EU may monitor searches under guise of child porn prevention

The European Parliament's website urging its members to sign Declaration 29 seems well-meaning enough, with a frightened-looking child and a plea to end sexual harassment, child porn, and pedophilia. However, privacy advocates are concerned over a semi-hidden rider on the declaration that allows EU member states to retain data from search engines, essentially eliminating any privacy EU citizens previously had when surfing the Web.

The stated purpose of Declaration 29 is to set up an early warning system (EWS) to target pedophiles and sex offenders. The statement itself is somewhat vague about how this would be done, but claims that pedophiles currently enjoy "freedom of action, putting them on the same footing as honest citizens and making it difficult for the authorities to trace them."
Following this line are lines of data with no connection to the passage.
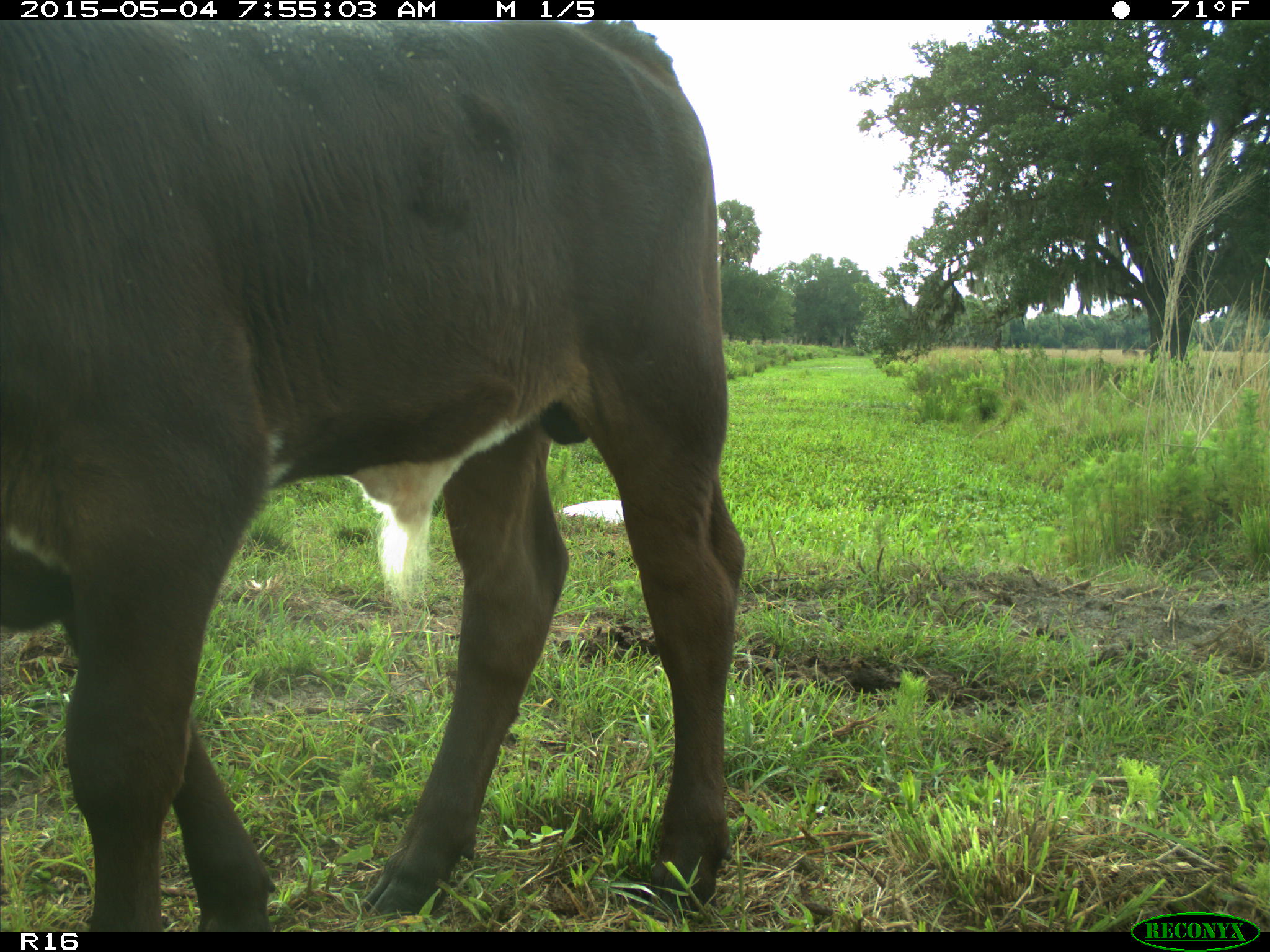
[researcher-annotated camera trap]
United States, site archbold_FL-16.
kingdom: Animalia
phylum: Chordata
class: Mammalia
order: Artiodactyla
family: Bovidae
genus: Bos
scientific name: Bos taurus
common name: domestic cow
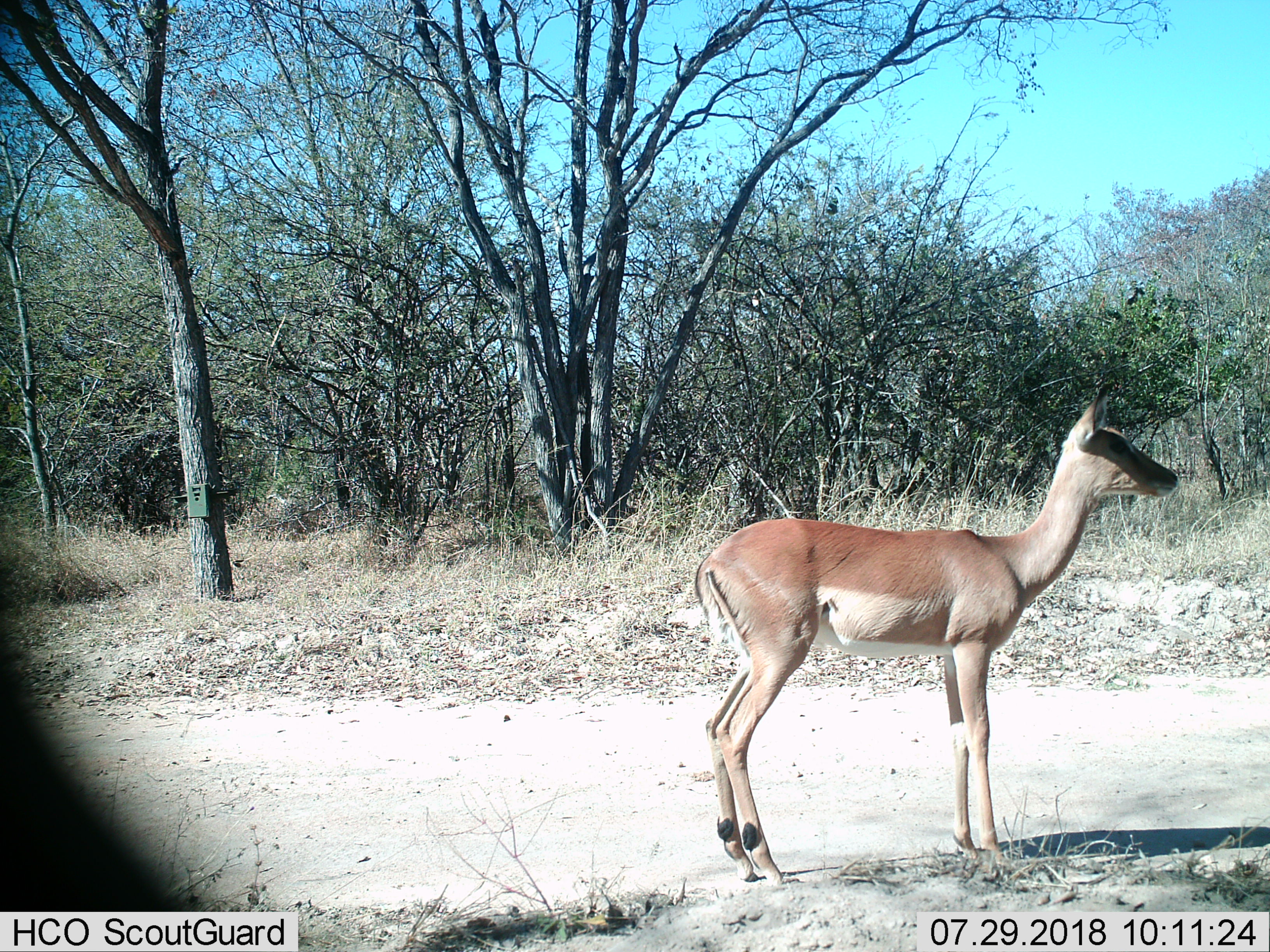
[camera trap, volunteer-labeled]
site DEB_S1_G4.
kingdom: Animalia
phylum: Chordata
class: Mammalia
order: Artiodactyla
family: Bovidae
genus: Aepyceros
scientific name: Aepyceros melampus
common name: impala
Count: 1.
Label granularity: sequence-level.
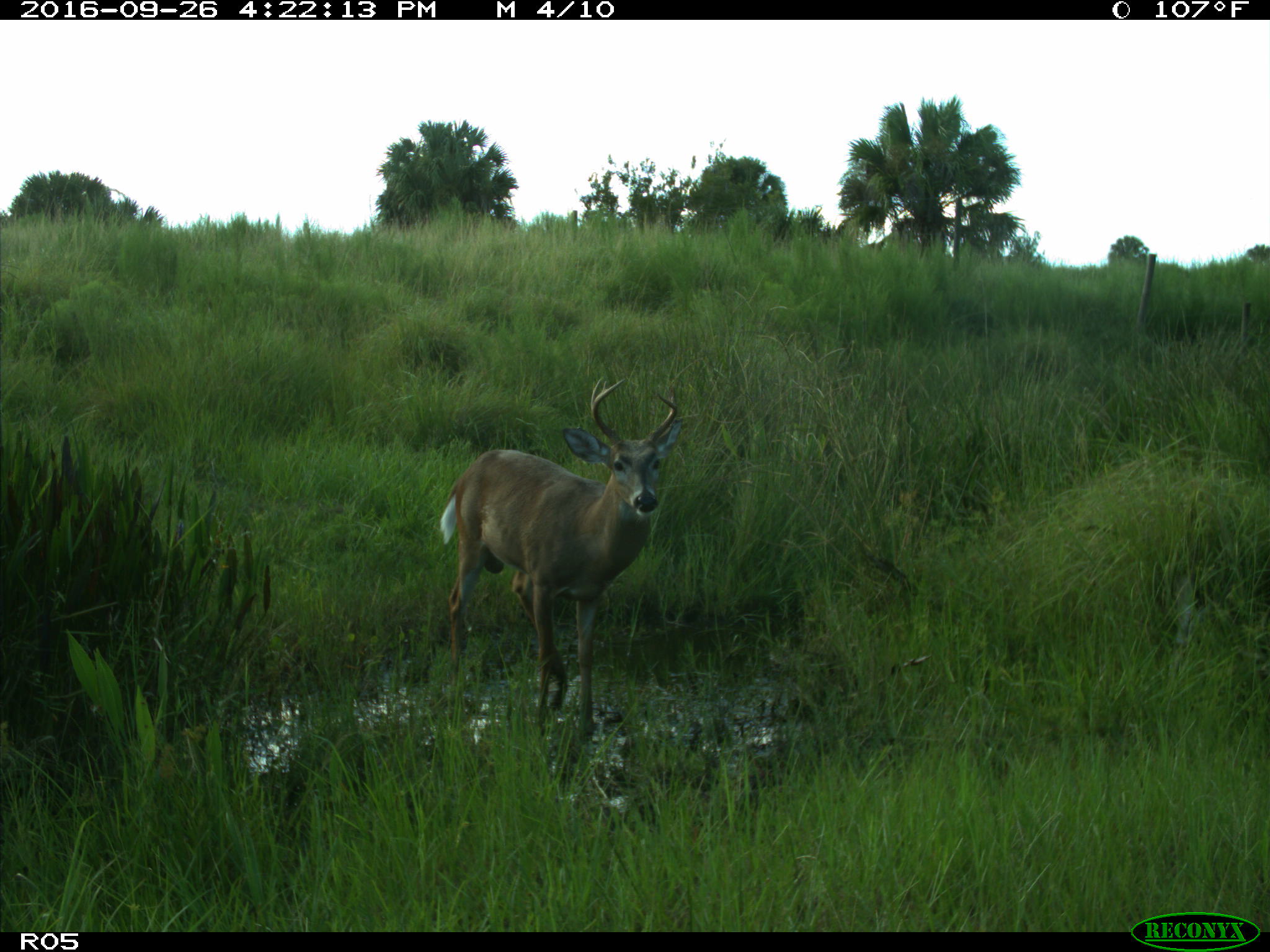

As such, the EU is calling on members to implement Directive 2006/24/EC—also known as the Data Retention Directive—in order to "tackle online child pornography and sex offending rapidly and effectively." Once the declaration has 369 signatures, it will be adopted—as of this writing, it has 324.

The problem is that the Data Retention Directive makes it simple for EU states to monitor the Internet searches of citizens. This has led privacy advocates to urge parliament members to withdraw their signatures in support of Declaration 29. One member of the parliament, Christian Engström, indicated on his blog that he believes many of those who have signed the declaration were misled and don't realize the full implications of the Data Retention Directive. He notes that the marketing materials don't mention the directive by name (only by number).

Another parliament member, Cecilia Wikström, wrote an open letter to her fellow parliament members saying that she made a mistake in signing the declaration. "The Written Declaration is supposed to be about an early-warning system for the protection of children. Long-term storage of citizens’ data has clearly nothing to do with 'early warning' for any purpose," Wikström wrote. "[I]t seems very likely that MEPs signed the Written Declaration unaware of this aspect of the text, just like I did... The declaration is likely to get all the signature[s] it needs and therefore I urge those of you who may have signed it by mistake to withdraw your signature."

Given the EU's pressure on companies like Google to keep cutting their data retention periods, the attempt to slide this one under the radar seems suspicious. As Engström points out, concerned citizens should contact their parliament members about the issue soon, before the signature requirement is met.